Gálatas 3:17 - Mas digo isto: Que tendo sido a aliança anteriormente confirmada por Deus em Cristo, a lei, que veio quatrocentos e trinta anos depois, não a invalida, de forma a abolir a promessa.
MAS DIGO ISTO: QUE TENDO SIDO A ALIANÇA. Anteriormente o autor usa a expressão: Como homem falo. Agora, ele afirma: Mas digo isto. Denotando sua opinião pessoal sobre esse assunto, e que sua defesa conta com o respaldo das Sagradas Escrituras dos judeus. Esta aliança sobre a qual se reporta o escritor, diz respeito à aliança de Deus com o patriarca Abraão, em que o Senhor faz promessa, não a descendência biológica de Abraão, mas sim, a espiritual, que para Paulo teve o seu cumprimento em Cristo Jesus.

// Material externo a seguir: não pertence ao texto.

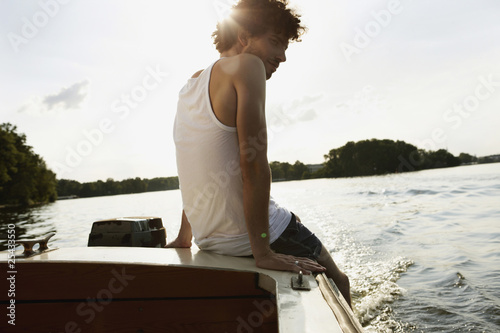 germany, berlin, young man sitting on motor boat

ANTERIORMENTE CONFIRMADA. O apóstolo dos gentios, em combate ao legalismo da lei que estava invadindo as igrejas por ele fundadas, e em defesa do evangelho da graça de Deus e da fé em Cristo, ele fala da validação da aliança de Deus com Abraão baseada em promessas de abençoar os gentios por meio de Cristo. E destaca o fato de que a aliança de Deus com Abraão, que se cumpriu em Cristo, o Messias, foi primeiro do que a lei.

POR DEUS. A lei era conhecida pelos filhos de Israel, como sendo a lei de Moisés, um homem. Porem, a aliança de Deus com Abraão que se cumpriu em Cristo e na nova dispensação da graça para todas as nações do mundo, os gentios, foi confirmada pelo próprio Deus. Esta aliança referida pelo escritor foi para o descendente que é cristo, e as promessas, foram feitas em que todas as nações seriam abençoadas por meio de Cristo.

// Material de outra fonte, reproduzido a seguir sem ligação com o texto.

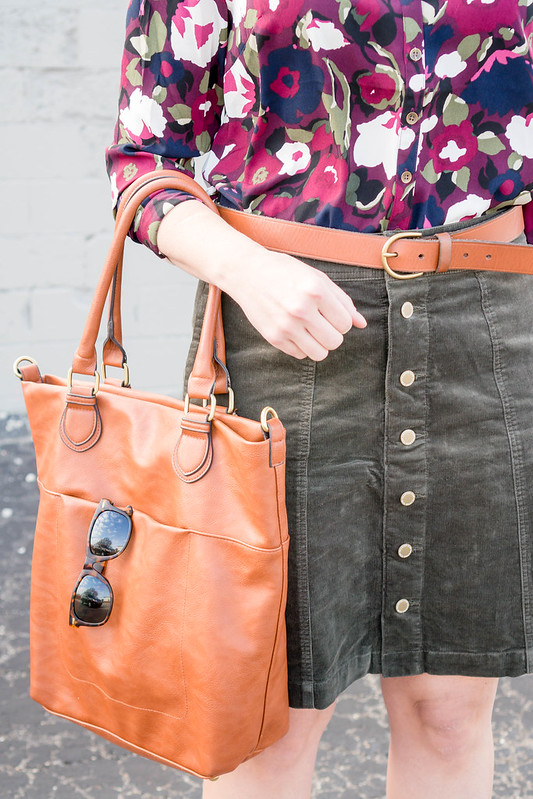 purple floral print blouse + dark green cord skirt + nude patent wedges + madewell cognac belt + target cognac tote; spring work outfit | Style On Target blog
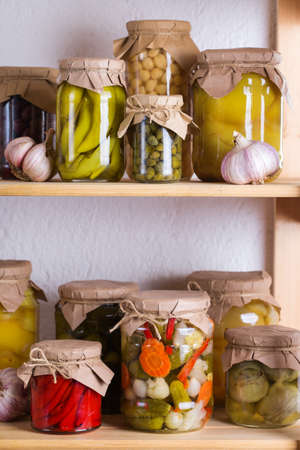 Preserved and fermented food. Assortment of homemade jars with variety of pickled and marinated vegetables on a shelf in the storage room. Housekeeping, home economics, harvest preservation 写真素材 - 154897080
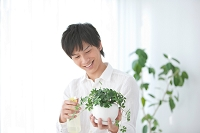 観葉植物に水やりする日本人男性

EM CRISTO. Como que a aliança seria confirmada por Deus em Cristo? Paulo esta explicando de que, a aliança de Deus com Abraão em que destaca o “descendente” e não os descendentes, os israelitas, era uma profecia messiânica que teve seu fiel cumprimento na pessoa bendita de Cristo Jesus. É tanto que, a lei não conseguiu ser uma bênção para os judeus, mas a nova aliança em Cristo era uma bênção para os gentios.

A LEI QUE VEIO QUATROCENTOS E TRINTA ANOS DEPOIS. Esta lei sobre a qual se refere o escritor diz respeito à legislação de Moisés. Sobre os quatrocentos e trinta anos citados pelo autor, não se sabe que tipo de cronologia foi usada pelo escritor e há vários pontos de vista quanto a isto. Não vamos entrar nos detalhes, mas apenas destacar de que, a lei de Moisés veio muitos anos depois que a aliança em Cristo já estava confirmada.

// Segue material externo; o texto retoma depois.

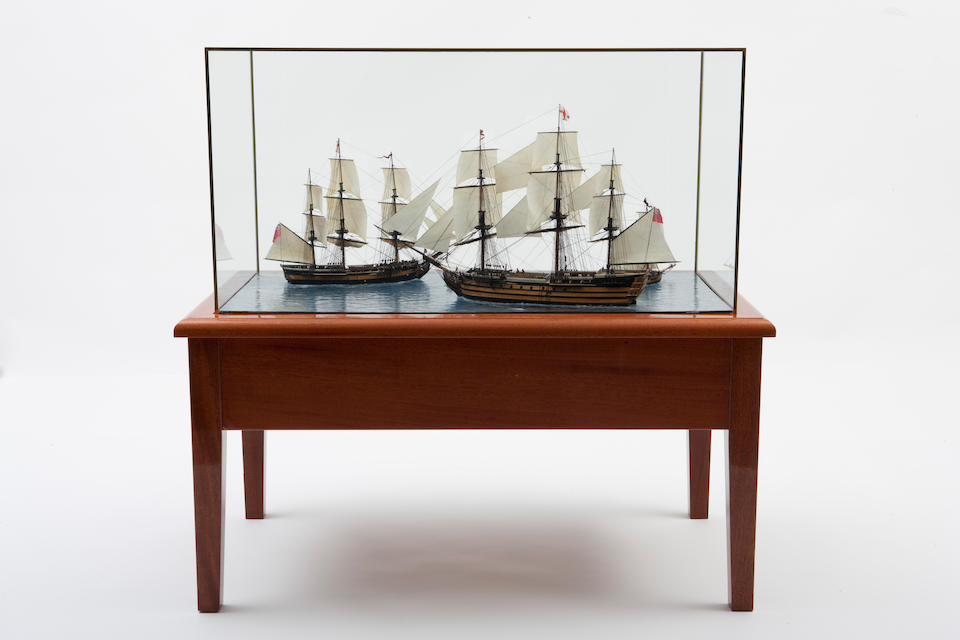"""A diorama entitled """"Rendezvous with Nelson"""" By Arthur Clark (Hitchcock family, 20th century) A clear-water diorama depicting a well detailed model of Lord Nelson's flagship under full sail meeting the 36-gun frigate H.M.S. Euralyus and the British cutter Dart. Each model, is set into the glass sea and detailed with built up and painted hulls, planked decks, numerous deck details including figure heads, pin and fife rails, ship's boats, cannons rigged on carriages, masts with standing and running rigging, sails with seam panels (some furled), figures on deck, and other details."""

NÃO HÁ INVALIDA. De forma que, a lei não invalida a aliança que Deus tinha anteriormente confirmado com Abraão e que se cumpriria em seu “descendente” o Messias que haveria de se manifestar na plenitude dos tempos, em que por meio de Cristo, todas as nações do mundo seriam abençoadas, isso pela promessa feita a Abraão. Para as igrejas gentílicas, o que deveria prevalecer, seria a aliança da graça e não a lei.

DE FORMA A ABOLIR A PROMESSA. Que promessa? Aquela feita a Abraão que, por meio do seu “descendente” que foi o Messias, e não pelos seus descendentes, os israelitas, todas as nações do mundo seriam abençoadas ou benditas. Essa promessa não se cumpriu com os judeus, até porque eles monopolizaram o judaísmo, mas ela estava se cumprindo na igreja de Cristo, que era composta de todas as nações do mundo.